# TEXT PASSAGE
A wise mammal can determine that 4 is the power number, and that all is a fraction of 4; there are four primary realms, and four is consistent in images of Quad Helix. For example, when Sun “light” (a power of 4), reaches Earth “form” (a fraction of 4), sun-up, mid-day, sun-down and mid-night occur simultaneously; this is a power of 4 divided between a fraction of 4- in Earth's case, 4 quadrants. On the other hand, when the Sun “light” (a power of 4), reaches Earth “form” (a fraction of 4), one half of the Earth is enlightened; this is a fraction of 4 multiplied by a power of 4. In the spatial realm ((3/4)^3), (4/4)^4 is created through the opposite-integrity of the _Sol_ and _Orbis_ relationship. 

To conclude this chapter, a wise sense of the transcended _Quad Helix _has been claimed, and grounds for agreement have been created. A wise mammal may or may not agree, but on the basis that this mammal may, then this is a proven theory; not by academic word-communication, but by a wise unity of sensory. I'm aware that the planetary realm's and natural realm's positive and negative, rotations and revolutions, have not been described intricately, but will be explained in the coming chapters of this transcription. The data in this chapter is sufficient enough for any student of _Quad Helix _theory, to understand, and become wise of the transcended _Quad Helix._

Secondary Science and Mathematics of Quad Helix
The four primary realms are composed of opposite factors, and each sum of opposites equals a central-realm, or neutrality. The central-realms are the links between each of the primary realms.

# WRITTEN TASK 1
Summarize the Quad Helix passage in three sentences.
# WRITTEN TASK 2
Decide whether each statement agrees with the Quad Helix passage, answering yes or no and quoting the words of the passage that settle it.
(a) When the Sun's light reaches Earth, one half of the Earth is lit.
(b) This chapter describes the planetary realm's rotations and revolutions intricately.
(c) The central-realms link the primary realms.

# MATERIAL
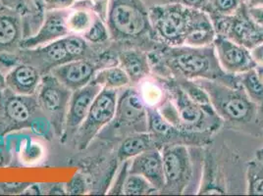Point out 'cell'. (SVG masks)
<instances>
[{"label":"cell","mask_w":263,"mask_h":196,"mask_svg":"<svg viewBox=\"0 0 263 196\" xmlns=\"http://www.w3.org/2000/svg\"><path fill=\"white\" fill-rule=\"evenodd\" d=\"M159 193L152 184L143 177L137 174H128L123 185L122 194L125 195H146Z\"/></svg>","instance_id":"cell-27"},{"label":"cell","mask_w":263,"mask_h":196,"mask_svg":"<svg viewBox=\"0 0 263 196\" xmlns=\"http://www.w3.org/2000/svg\"><path fill=\"white\" fill-rule=\"evenodd\" d=\"M241 1H242V2H246V1H247V0H241Z\"/></svg>","instance_id":"cell-43"},{"label":"cell","mask_w":263,"mask_h":196,"mask_svg":"<svg viewBox=\"0 0 263 196\" xmlns=\"http://www.w3.org/2000/svg\"><path fill=\"white\" fill-rule=\"evenodd\" d=\"M97 16L89 0H78L77 3L69 9L67 18L70 33L83 35L88 31Z\"/></svg>","instance_id":"cell-23"},{"label":"cell","mask_w":263,"mask_h":196,"mask_svg":"<svg viewBox=\"0 0 263 196\" xmlns=\"http://www.w3.org/2000/svg\"><path fill=\"white\" fill-rule=\"evenodd\" d=\"M178 2L187 8L202 10V11H204V9L209 4V0H178Z\"/></svg>","instance_id":"cell-35"},{"label":"cell","mask_w":263,"mask_h":196,"mask_svg":"<svg viewBox=\"0 0 263 196\" xmlns=\"http://www.w3.org/2000/svg\"><path fill=\"white\" fill-rule=\"evenodd\" d=\"M101 65L97 62V59L81 58L56 67L50 74L74 91L92 82Z\"/></svg>","instance_id":"cell-15"},{"label":"cell","mask_w":263,"mask_h":196,"mask_svg":"<svg viewBox=\"0 0 263 196\" xmlns=\"http://www.w3.org/2000/svg\"><path fill=\"white\" fill-rule=\"evenodd\" d=\"M43 76L34 66L20 62L6 73V87L17 94L33 95L39 89Z\"/></svg>","instance_id":"cell-18"},{"label":"cell","mask_w":263,"mask_h":196,"mask_svg":"<svg viewBox=\"0 0 263 196\" xmlns=\"http://www.w3.org/2000/svg\"><path fill=\"white\" fill-rule=\"evenodd\" d=\"M161 79L166 95L157 109L165 120L191 140L195 135L211 134L219 129L222 120L211 105H201L189 97L175 79Z\"/></svg>","instance_id":"cell-2"},{"label":"cell","mask_w":263,"mask_h":196,"mask_svg":"<svg viewBox=\"0 0 263 196\" xmlns=\"http://www.w3.org/2000/svg\"><path fill=\"white\" fill-rule=\"evenodd\" d=\"M193 11L179 2L148 8L156 42L167 46L184 45Z\"/></svg>","instance_id":"cell-6"},{"label":"cell","mask_w":263,"mask_h":196,"mask_svg":"<svg viewBox=\"0 0 263 196\" xmlns=\"http://www.w3.org/2000/svg\"><path fill=\"white\" fill-rule=\"evenodd\" d=\"M241 0H209L204 12L212 16H228L237 11L241 5Z\"/></svg>","instance_id":"cell-30"},{"label":"cell","mask_w":263,"mask_h":196,"mask_svg":"<svg viewBox=\"0 0 263 196\" xmlns=\"http://www.w3.org/2000/svg\"><path fill=\"white\" fill-rule=\"evenodd\" d=\"M82 36L91 45H102L111 40L107 24L99 16L95 18L91 26Z\"/></svg>","instance_id":"cell-29"},{"label":"cell","mask_w":263,"mask_h":196,"mask_svg":"<svg viewBox=\"0 0 263 196\" xmlns=\"http://www.w3.org/2000/svg\"><path fill=\"white\" fill-rule=\"evenodd\" d=\"M136 87L146 107L157 108L166 95V88L161 77L159 81H156L149 76Z\"/></svg>","instance_id":"cell-25"},{"label":"cell","mask_w":263,"mask_h":196,"mask_svg":"<svg viewBox=\"0 0 263 196\" xmlns=\"http://www.w3.org/2000/svg\"><path fill=\"white\" fill-rule=\"evenodd\" d=\"M92 81L102 88L114 90L131 86L129 76L118 63L99 70Z\"/></svg>","instance_id":"cell-24"},{"label":"cell","mask_w":263,"mask_h":196,"mask_svg":"<svg viewBox=\"0 0 263 196\" xmlns=\"http://www.w3.org/2000/svg\"><path fill=\"white\" fill-rule=\"evenodd\" d=\"M255 70H256L258 76H259L260 80L262 81L263 83V67H261V66H256V67H255Z\"/></svg>","instance_id":"cell-41"},{"label":"cell","mask_w":263,"mask_h":196,"mask_svg":"<svg viewBox=\"0 0 263 196\" xmlns=\"http://www.w3.org/2000/svg\"><path fill=\"white\" fill-rule=\"evenodd\" d=\"M106 24L110 37L119 44L146 52L158 44L149 21L148 8L143 0H109Z\"/></svg>","instance_id":"cell-3"},{"label":"cell","mask_w":263,"mask_h":196,"mask_svg":"<svg viewBox=\"0 0 263 196\" xmlns=\"http://www.w3.org/2000/svg\"><path fill=\"white\" fill-rule=\"evenodd\" d=\"M213 46L220 67L229 75L240 76L256 67L251 50L241 44L217 34Z\"/></svg>","instance_id":"cell-13"},{"label":"cell","mask_w":263,"mask_h":196,"mask_svg":"<svg viewBox=\"0 0 263 196\" xmlns=\"http://www.w3.org/2000/svg\"><path fill=\"white\" fill-rule=\"evenodd\" d=\"M143 2L147 8H152L155 6H161V5H166V4L176 3V2H178V0H143Z\"/></svg>","instance_id":"cell-37"},{"label":"cell","mask_w":263,"mask_h":196,"mask_svg":"<svg viewBox=\"0 0 263 196\" xmlns=\"http://www.w3.org/2000/svg\"><path fill=\"white\" fill-rule=\"evenodd\" d=\"M147 54L152 72L159 77L212 80L233 87L241 86L240 76L229 75L220 67L213 44L202 47L158 44Z\"/></svg>","instance_id":"cell-1"},{"label":"cell","mask_w":263,"mask_h":196,"mask_svg":"<svg viewBox=\"0 0 263 196\" xmlns=\"http://www.w3.org/2000/svg\"><path fill=\"white\" fill-rule=\"evenodd\" d=\"M129 173L142 175L161 193L165 186V178L160 148L154 147L132 158L129 162Z\"/></svg>","instance_id":"cell-17"},{"label":"cell","mask_w":263,"mask_h":196,"mask_svg":"<svg viewBox=\"0 0 263 196\" xmlns=\"http://www.w3.org/2000/svg\"><path fill=\"white\" fill-rule=\"evenodd\" d=\"M68 10L44 12V20L35 33L26 37L20 44V48H35L50 44L70 34L67 25Z\"/></svg>","instance_id":"cell-16"},{"label":"cell","mask_w":263,"mask_h":196,"mask_svg":"<svg viewBox=\"0 0 263 196\" xmlns=\"http://www.w3.org/2000/svg\"><path fill=\"white\" fill-rule=\"evenodd\" d=\"M242 88L249 97L257 105L263 102V83L258 76L255 68L240 75Z\"/></svg>","instance_id":"cell-28"},{"label":"cell","mask_w":263,"mask_h":196,"mask_svg":"<svg viewBox=\"0 0 263 196\" xmlns=\"http://www.w3.org/2000/svg\"><path fill=\"white\" fill-rule=\"evenodd\" d=\"M213 22L206 12L194 9L184 45L202 47L213 44L216 37Z\"/></svg>","instance_id":"cell-21"},{"label":"cell","mask_w":263,"mask_h":196,"mask_svg":"<svg viewBox=\"0 0 263 196\" xmlns=\"http://www.w3.org/2000/svg\"><path fill=\"white\" fill-rule=\"evenodd\" d=\"M89 1L91 3V7L93 11L96 12L97 15L103 21L106 22L109 0H89Z\"/></svg>","instance_id":"cell-33"},{"label":"cell","mask_w":263,"mask_h":196,"mask_svg":"<svg viewBox=\"0 0 263 196\" xmlns=\"http://www.w3.org/2000/svg\"><path fill=\"white\" fill-rule=\"evenodd\" d=\"M43 1H44V0H33L34 5H35L41 11L44 12V10H43Z\"/></svg>","instance_id":"cell-40"},{"label":"cell","mask_w":263,"mask_h":196,"mask_svg":"<svg viewBox=\"0 0 263 196\" xmlns=\"http://www.w3.org/2000/svg\"><path fill=\"white\" fill-rule=\"evenodd\" d=\"M210 18L214 25L216 34L223 35L249 49L263 42V28L251 19L245 2L232 15L212 16Z\"/></svg>","instance_id":"cell-11"},{"label":"cell","mask_w":263,"mask_h":196,"mask_svg":"<svg viewBox=\"0 0 263 196\" xmlns=\"http://www.w3.org/2000/svg\"><path fill=\"white\" fill-rule=\"evenodd\" d=\"M78 0H44L43 10L45 11H59L72 8Z\"/></svg>","instance_id":"cell-32"},{"label":"cell","mask_w":263,"mask_h":196,"mask_svg":"<svg viewBox=\"0 0 263 196\" xmlns=\"http://www.w3.org/2000/svg\"><path fill=\"white\" fill-rule=\"evenodd\" d=\"M209 95L210 104L221 120L248 124L254 120L257 106L242 87H233L212 80H196Z\"/></svg>","instance_id":"cell-5"},{"label":"cell","mask_w":263,"mask_h":196,"mask_svg":"<svg viewBox=\"0 0 263 196\" xmlns=\"http://www.w3.org/2000/svg\"><path fill=\"white\" fill-rule=\"evenodd\" d=\"M247 6H259L263 7V0H247L245 2Z\"/></svg>","instance_id":"cell-39"},{"label":"cell","mask_w":263,"mask_h":196,"mask_svg":"<svg viewBox=\"0 0 263 196\" xmlns=\"http://www.w3.org/2000/svg\"><path fill=\"white\" fill-rule=\"evenodd\" d=\"M247 10L252 21L263 28V7L247 6Z\"/></svg>","instance_id":"cell-34"},{"label":"cell","mask_w":263,"mask_h":196,"mask_svg":"<svg viewBox=\"0 0 263 196\" xmlns=\"http://www.w3.org/2000/svg\"><path fill=\"white\" fill-rule=\"evenodd\" d=\"M3 8H4V7H3V5H2V4H1V2H0V11H1Z\"/></svg>","instance_id":"cell-42"},{"label":"cell","mask_w":263,"mask_h":196,"mask_svg":"<svg viewBox=\"0 0 263 196\" xmlns=\"http://www.w3.org/2000/svg\"><path fill=\"white\" fill-rule=\"evenodd\" d=\"M101 89L102 87L92 81L87 86L72 92L66 116L64 131L61 138L62 142H68L74 139Z\"/></svg>","instance_id":"cell-14"},{"label":"cell","mask_w":263,"mask_h":196,"mask_svg":"<svg viewBox=\"0 0 263 196\" xmlns=\"http://www.w3.org/2000/svg\"><path fill=\"white\" fill-rule=\"evenodd\" d=\"M116 114L112 122L126 134L147 131V109L137 87L129 86L120 89Z\"/></svg>","instance_id":"cell-12"},{"label":"cell","mask_w":263,"mask_h":196,"mask_svg":"<svg viewBox=\"0 0 263 196\" xmlns=\"http://www.w3.org/2000/svg\"><path fill=\"white\" fill-rule=\"evenodd\" d=\"M154 147L159 148L151 132H133L124 138L117 151V159L123 163Z\"/></svg>","instance_id":"cell-22"},{"label":"cell","mask_w":263,"mask_h":196,"mask_svg":"<svg viewBox=\"0 0 263 196\" xmlns=\"http://www.w3.org/2000/svg\"><path fill=\"white\" fill-rule=\"evenodd\" d=\"M129 76L131 86L137 87L152 74V68L146 51L140 48H127L118 53V62Z\"/></svg>","instance_id":"cell-20"},{"label":"cell","mask_w":263,"mask_h":196,"mask_svg":"<svg viewBox=\"0 0 263 196\" xmlns=\"http://www.w3.org/2000/svg\"><path fill=\"white\" fill-rule=\"evenodd\" d=\"M24 40V22L18 12L3 8L0 11V54L15 53Z\"/></svg>","instance_id":"cell-19"},{"label":"cell","mask_w":263,"mask_h":196,"mask_svg":"<svg viewBox=\"0 0 263 196\" xmlns=\"http://www.w3.org/2000/svg\"><path fill=\"white\" fill-rule=\"evenodd\" d=\"M36 95H21L8 89L0 97V135L29 129L41 114Z\"/></svg>","instance_id":"cell-9"},{"label":"cell","mask_w":263,"mask_h":196,"mask_svg":"<svg viewBox=\"0 0 263 196\" xmlns=\"http://www.w3.org/2000/svg\"><path fill=\"white\" fill-rule=\"evenodd\" d=\"M164 170L165 186L161 193L185 194L192 191V184L197 174L194 157L184 143L165 144L161 148Z\"/></svg>","instance_id":"cell-7"},{"label":"cell","mask_w":263,"mask_h":196,"mask_svg":"<svg viewBox=\"0 0 263 196\" xmlns=\"http://www.w3.org/2000/svg\"><path fill=\"white\" fill-rule=\"evenodd\" d=\"M118 91L102 88L95 99L88 116L86 117L75 136V145L80 150L86 149L100 130L109 125L116 114Z\"/></svg>","instance_id":"cell-10"},{"label":"cell","mask_w":263,"mask_h":196,"mask_svg":"<svg viewBox=\"0 0 263 196\" xmlns=\"http://www.w3.org/2000/svg\"><path fill=\"white\" fill-rule=\"evenodd\" d=\"M0 2L3 7L20 13L22 17L44 13L34 5L33 0H0Z\"/></svg>","instance_id":"cell-31"},{"label":"cell","mask_w":263,"mask_h":196,"mask_svg":"<svg viewBox=\"0 0 263 196\" xmlns=\"http://www.w3.org/2000/svg\"><path fill=\"white\" fill-rule=\"evenodd\" d=\"M88 42L79 34L70 33L50 44L35 48H20L14 55L17 61L34 66L44 76L58 66L81 58H91Z\"/></svg>","instance_id":"cell-4"},{"label":"cell","mask_w":263,"mask_h":196,"mask_svg":"<svg viewBox=\"0 0 263 196\" xmlns=\"http://www.w3.org/2000/svg\"><path fill=\"white\" fill-rule=\"evenodd\" d=\"M72 90L48 73L35 93L41 112L50 123L57 138H62Z\"/></svg>","instance_id":"cell-8"},{"label":"cell","mask_w":263,"mask_h":196,"mask_svg":"<svg viewBox=\"0 0 263 196\" xmlns=\"http://www.w3.org/2000/svg\"><path fill=\"white\" fill-rule=\"evenodd\" d=\"M247 193L263 195V148L255 154L247 167Z\"/></svg>","instance_id":"cell-26"},{"label":"cell","mask_w":263,"mask_h":196,"mask_svg":"<svg viewBox=\"0 0 263 196\" xmlns=\"http://www.w3.org/2000/svg\"><path fill=\"white\" fill-rule=\"evenodd\" d=\"M5 75H6V73H5L4 69H3V67L0 65V97H1V95H2V93H3V91H4L5 88H6Z\"/></svg>","instance_id":"cell-38"},{"label":"cell","mask_w":263,"mask_h":196,"mask_svg":"<svg viewBox=\"0 0 263 196\" xmlns=\"http://www.w3.org/2000/svg\"><path fill=\"white\" fill-rule=\"evenodd\" d=\"M250 50L255 65L263 67V42Z\"/></svg>","instance_id":"cell-36"}]
</instances>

# PROBLEM SOLUTION 1
The passage holds that 4 is the power number and that everything is a fraction of 4, and it illustrates this with sunlight reaching Earth, where sun-up, mid-day, sun-down and mid-night occur simultaneously across 4 quadrants and one half of the Earth is enlightened. In closing the chapter, it says a wise sense of the transcended Quad Helix has been claimed and that the chapter is sufficient for any student of the theory, while the planetary and natural realms will be explained in coming chapters. It then states that the four primary realms are composed of opposite factors whose sums equal central-realms, which link the primary realms.

# PROBLEM SOLUTION 2
(a) Yes: "one half of the Earth is enlightened"
(b) No: "the planetary realm's and natural realm's positive and negative, rotations and revolutions, have not been described intricately"
(c) Yes: "The central-realms are the links between each of the primary realms."